Throughout these sessions, I have used the word ecclesia (singular) for the usual word church and ecclesiae (plural) to indicate a church in a particular geographic place, i.e., the ecclesiae at Corinth, meaning the whole of the many smaller ecclesia that met in homes in Corinth. This is to distinguish between the Institutional Church model (IC) and ecclesia that meet in cities and towns around the world. The ecclesiae written about by the authors of the Second Testament were not the same as what the “church” has become over the years of its existence. Usually, but not always, folks think of a church as a place where they go to a building and set in rows of pews and listen to music and sometimes sing and listen to sermons by a pastor or senior pastor. The ecclesiae of the Second Testament time did not invoke this model.


I have discovered over the years that if you want to try and change minds about something special, you have to venture out and reword it in order to grasp a foothold for a new refreshed understanding of the idea presented by the word. Such is the case between "church" and "ecclesia."


Happy Reading!

Read Me Second


Referenced verses in the text of this study are not used to prove some point of view. They are merely markers where the subject matter is referenced by other books and authors. To gain a larger view of each quote, a serious student of the Holy Writ would take the time to view the reference and see what the background is. The background provides tracks on which the meaning of a text rides. So knowing the context of a referenced passage would help the reader to gain a more thorough understanding of an author than just the words quoted and marked by a verse number that was not a part of the original author's text, which as you might remember was performed on the text in a random fashion many years later.


Happy Reading!

Read Me Third


The verses that are referenced in these sessions are not meant to prove a point. They are simply pointers to where the idea being written about may have a correlation. In order to see if they accomplish the thesis presented by the original author, a student should read, at a minimum, the chapter in which the verse is found as well as trying to ascertain what the original author may have meant to say to the original audience.

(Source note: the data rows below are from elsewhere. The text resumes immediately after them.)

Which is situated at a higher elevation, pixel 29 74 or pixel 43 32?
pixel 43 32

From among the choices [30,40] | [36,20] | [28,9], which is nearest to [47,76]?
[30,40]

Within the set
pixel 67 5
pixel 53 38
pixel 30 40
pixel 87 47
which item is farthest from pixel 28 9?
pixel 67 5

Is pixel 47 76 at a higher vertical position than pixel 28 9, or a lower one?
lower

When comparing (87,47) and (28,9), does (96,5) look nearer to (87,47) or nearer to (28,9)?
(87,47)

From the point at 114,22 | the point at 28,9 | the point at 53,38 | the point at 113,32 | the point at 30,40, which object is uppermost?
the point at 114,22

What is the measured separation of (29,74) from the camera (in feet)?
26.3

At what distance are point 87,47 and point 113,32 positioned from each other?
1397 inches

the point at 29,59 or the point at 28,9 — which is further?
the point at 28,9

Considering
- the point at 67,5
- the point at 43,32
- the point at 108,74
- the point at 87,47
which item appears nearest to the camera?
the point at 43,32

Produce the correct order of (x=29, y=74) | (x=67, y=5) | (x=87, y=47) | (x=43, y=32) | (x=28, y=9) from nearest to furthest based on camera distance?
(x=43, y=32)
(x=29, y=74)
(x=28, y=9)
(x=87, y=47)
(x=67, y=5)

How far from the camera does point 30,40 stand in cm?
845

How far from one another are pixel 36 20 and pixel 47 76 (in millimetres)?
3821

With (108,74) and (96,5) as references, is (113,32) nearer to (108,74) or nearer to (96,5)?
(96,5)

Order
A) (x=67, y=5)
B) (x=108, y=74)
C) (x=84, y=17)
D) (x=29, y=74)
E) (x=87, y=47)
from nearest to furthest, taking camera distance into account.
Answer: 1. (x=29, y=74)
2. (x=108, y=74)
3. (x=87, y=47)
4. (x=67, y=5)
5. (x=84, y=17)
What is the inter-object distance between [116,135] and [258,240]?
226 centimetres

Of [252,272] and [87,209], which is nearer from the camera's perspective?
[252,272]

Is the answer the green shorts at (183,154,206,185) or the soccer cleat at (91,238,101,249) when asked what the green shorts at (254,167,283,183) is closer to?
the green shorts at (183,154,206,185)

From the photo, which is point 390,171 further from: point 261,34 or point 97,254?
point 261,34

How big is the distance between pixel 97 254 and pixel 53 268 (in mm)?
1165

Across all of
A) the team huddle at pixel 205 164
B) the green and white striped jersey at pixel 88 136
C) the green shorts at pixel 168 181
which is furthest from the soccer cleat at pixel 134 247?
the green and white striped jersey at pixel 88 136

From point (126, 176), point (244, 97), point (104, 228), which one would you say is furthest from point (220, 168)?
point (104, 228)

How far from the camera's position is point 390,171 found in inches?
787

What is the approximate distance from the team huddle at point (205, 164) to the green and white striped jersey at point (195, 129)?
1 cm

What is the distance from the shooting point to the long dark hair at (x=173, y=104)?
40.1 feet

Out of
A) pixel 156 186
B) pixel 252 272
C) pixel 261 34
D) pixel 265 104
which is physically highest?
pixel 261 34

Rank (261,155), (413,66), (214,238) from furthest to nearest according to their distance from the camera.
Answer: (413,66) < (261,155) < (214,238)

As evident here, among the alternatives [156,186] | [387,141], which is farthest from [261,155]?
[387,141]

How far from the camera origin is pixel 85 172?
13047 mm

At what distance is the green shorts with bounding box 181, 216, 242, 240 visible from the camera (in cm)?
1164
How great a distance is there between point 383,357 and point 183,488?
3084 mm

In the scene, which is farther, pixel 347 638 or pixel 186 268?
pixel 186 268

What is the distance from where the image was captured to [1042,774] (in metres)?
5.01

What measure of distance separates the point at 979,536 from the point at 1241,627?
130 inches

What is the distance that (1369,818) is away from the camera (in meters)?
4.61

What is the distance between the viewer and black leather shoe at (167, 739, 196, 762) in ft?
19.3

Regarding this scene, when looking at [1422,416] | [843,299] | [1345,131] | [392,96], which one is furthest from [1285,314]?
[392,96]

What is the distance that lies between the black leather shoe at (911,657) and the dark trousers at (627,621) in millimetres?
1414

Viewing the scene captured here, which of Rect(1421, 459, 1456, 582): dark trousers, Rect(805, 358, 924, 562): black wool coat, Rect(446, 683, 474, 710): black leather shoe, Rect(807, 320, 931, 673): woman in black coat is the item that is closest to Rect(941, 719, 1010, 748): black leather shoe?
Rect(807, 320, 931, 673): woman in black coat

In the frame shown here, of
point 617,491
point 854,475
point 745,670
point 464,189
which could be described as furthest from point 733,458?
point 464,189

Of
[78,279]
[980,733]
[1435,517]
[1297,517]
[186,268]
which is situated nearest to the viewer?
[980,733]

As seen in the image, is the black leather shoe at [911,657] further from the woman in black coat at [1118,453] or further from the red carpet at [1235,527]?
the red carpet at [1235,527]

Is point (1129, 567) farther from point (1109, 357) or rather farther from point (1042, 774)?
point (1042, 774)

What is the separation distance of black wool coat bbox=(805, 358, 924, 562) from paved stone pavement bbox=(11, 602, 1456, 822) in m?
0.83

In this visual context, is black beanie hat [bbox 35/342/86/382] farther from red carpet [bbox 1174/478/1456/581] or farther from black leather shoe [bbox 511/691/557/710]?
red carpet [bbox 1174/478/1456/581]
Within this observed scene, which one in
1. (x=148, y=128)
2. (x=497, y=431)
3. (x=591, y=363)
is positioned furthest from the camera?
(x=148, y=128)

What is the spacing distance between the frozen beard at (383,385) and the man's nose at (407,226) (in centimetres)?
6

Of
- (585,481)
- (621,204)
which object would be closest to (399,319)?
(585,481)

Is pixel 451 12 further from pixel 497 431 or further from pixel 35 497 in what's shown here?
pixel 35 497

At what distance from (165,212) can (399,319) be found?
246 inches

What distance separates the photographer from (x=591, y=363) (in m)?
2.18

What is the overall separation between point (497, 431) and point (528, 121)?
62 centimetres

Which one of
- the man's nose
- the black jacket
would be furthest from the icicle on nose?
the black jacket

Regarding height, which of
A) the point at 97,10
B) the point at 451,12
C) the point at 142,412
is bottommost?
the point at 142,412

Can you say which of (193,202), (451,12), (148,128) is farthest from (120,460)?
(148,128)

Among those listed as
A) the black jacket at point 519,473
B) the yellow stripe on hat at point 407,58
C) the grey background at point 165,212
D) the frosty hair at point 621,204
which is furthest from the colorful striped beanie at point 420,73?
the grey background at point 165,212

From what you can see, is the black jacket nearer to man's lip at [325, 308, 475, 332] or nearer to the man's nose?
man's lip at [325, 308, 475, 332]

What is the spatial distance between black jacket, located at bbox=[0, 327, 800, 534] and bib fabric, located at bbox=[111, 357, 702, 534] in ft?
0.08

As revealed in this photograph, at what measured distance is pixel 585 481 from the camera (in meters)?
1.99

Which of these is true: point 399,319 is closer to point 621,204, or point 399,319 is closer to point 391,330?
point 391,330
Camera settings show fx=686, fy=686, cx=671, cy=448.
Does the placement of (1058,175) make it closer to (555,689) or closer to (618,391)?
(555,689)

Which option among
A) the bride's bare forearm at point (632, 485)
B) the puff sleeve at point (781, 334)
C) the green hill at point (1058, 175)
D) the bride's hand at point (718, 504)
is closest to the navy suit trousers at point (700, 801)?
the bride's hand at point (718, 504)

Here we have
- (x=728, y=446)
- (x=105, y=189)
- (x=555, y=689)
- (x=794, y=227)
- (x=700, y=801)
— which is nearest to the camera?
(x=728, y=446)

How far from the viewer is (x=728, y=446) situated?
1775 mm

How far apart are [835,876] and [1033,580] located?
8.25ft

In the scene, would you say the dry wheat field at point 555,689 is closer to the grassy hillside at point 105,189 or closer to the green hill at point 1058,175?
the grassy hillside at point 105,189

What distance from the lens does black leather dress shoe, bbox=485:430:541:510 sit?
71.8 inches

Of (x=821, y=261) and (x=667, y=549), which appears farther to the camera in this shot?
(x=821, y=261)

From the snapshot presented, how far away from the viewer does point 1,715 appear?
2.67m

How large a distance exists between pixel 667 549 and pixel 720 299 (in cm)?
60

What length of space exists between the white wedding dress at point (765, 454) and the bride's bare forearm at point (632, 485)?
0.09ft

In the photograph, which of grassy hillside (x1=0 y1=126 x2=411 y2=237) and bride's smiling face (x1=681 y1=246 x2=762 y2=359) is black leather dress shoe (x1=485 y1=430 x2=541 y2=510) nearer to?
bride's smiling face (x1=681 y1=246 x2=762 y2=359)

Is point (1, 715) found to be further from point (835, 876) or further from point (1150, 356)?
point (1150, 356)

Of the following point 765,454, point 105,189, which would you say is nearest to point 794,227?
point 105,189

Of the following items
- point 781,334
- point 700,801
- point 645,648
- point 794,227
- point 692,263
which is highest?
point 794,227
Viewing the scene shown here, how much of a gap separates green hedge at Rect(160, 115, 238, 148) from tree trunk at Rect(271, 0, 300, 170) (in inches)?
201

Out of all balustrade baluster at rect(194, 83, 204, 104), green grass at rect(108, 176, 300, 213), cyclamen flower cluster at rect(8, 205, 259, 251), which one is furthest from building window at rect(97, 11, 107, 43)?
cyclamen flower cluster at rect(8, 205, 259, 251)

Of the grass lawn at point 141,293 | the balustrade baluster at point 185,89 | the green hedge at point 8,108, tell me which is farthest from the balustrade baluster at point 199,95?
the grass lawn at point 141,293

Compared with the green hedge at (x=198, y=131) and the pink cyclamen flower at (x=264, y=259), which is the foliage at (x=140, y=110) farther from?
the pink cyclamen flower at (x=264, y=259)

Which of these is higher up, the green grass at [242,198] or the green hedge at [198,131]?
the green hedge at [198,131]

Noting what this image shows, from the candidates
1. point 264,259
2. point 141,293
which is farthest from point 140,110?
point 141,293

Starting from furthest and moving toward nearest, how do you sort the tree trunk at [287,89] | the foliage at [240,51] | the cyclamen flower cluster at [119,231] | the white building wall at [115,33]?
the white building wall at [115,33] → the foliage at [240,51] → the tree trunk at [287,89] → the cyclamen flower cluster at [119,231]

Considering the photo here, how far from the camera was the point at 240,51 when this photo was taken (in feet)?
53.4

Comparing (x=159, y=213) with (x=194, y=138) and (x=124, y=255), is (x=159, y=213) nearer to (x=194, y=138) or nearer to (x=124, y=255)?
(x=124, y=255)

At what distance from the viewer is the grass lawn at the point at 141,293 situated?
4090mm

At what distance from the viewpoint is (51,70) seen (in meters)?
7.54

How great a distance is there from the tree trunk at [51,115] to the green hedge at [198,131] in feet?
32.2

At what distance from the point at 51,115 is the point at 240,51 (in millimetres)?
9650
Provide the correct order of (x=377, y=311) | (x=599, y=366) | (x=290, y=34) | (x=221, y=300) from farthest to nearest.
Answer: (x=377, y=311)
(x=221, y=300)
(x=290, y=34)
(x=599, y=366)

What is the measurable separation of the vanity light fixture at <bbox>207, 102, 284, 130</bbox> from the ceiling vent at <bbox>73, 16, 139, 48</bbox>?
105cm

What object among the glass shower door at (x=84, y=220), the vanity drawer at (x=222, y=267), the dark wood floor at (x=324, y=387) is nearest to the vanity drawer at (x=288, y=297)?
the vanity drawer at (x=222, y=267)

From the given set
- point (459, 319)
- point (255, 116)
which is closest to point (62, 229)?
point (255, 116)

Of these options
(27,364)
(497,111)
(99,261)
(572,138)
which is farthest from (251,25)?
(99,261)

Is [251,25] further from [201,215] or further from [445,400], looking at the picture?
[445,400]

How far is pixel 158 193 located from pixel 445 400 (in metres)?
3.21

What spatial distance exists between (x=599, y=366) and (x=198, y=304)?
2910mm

Of course, this is a lot of work but it is beneficial work. If one does not understand what the author meant when it was written and the audience could not have understood by what was written, then the words on the page can mean anything that a present reader may assign as a meaning, thus distorting what God was inspiring for the original writer to write to the original audience to hear.

A great and recent book by N.T. Wright and Michael F. Bird entitled The New Testament in Its World would be a wonderful addition to your reading helps.


Happy Reading!

Jesus Followers


There are many synonyms to use for the word believer, which is the most common word for a person who has "converted" to follow Jesus. I have chosen "Jesus follower(s) or follower(s) of Jesus instead of the word believer in these presentations to allow the reader an opportunity to move away from the idea of believer which conjures up the possible thought of "ascent" to a set of doctrines that have been assembled by different groups over the centuries and show up in this day and age as a set of statements posted on web sites and other written material. These sets of beliefs are suggested by many as the ones that one should ascent to so that upon death the one who assents can go to heaven, i.e., just believe and you are good to go. Jesus followers/followers of Jesus suggest an action that one should take. Remember, Jesus told his disciples to follow him. Yes, belief is important, but one must move beyond belief to action.


(See "Discipleship" Dictionary of Jesus and the Gospels. 182-188.)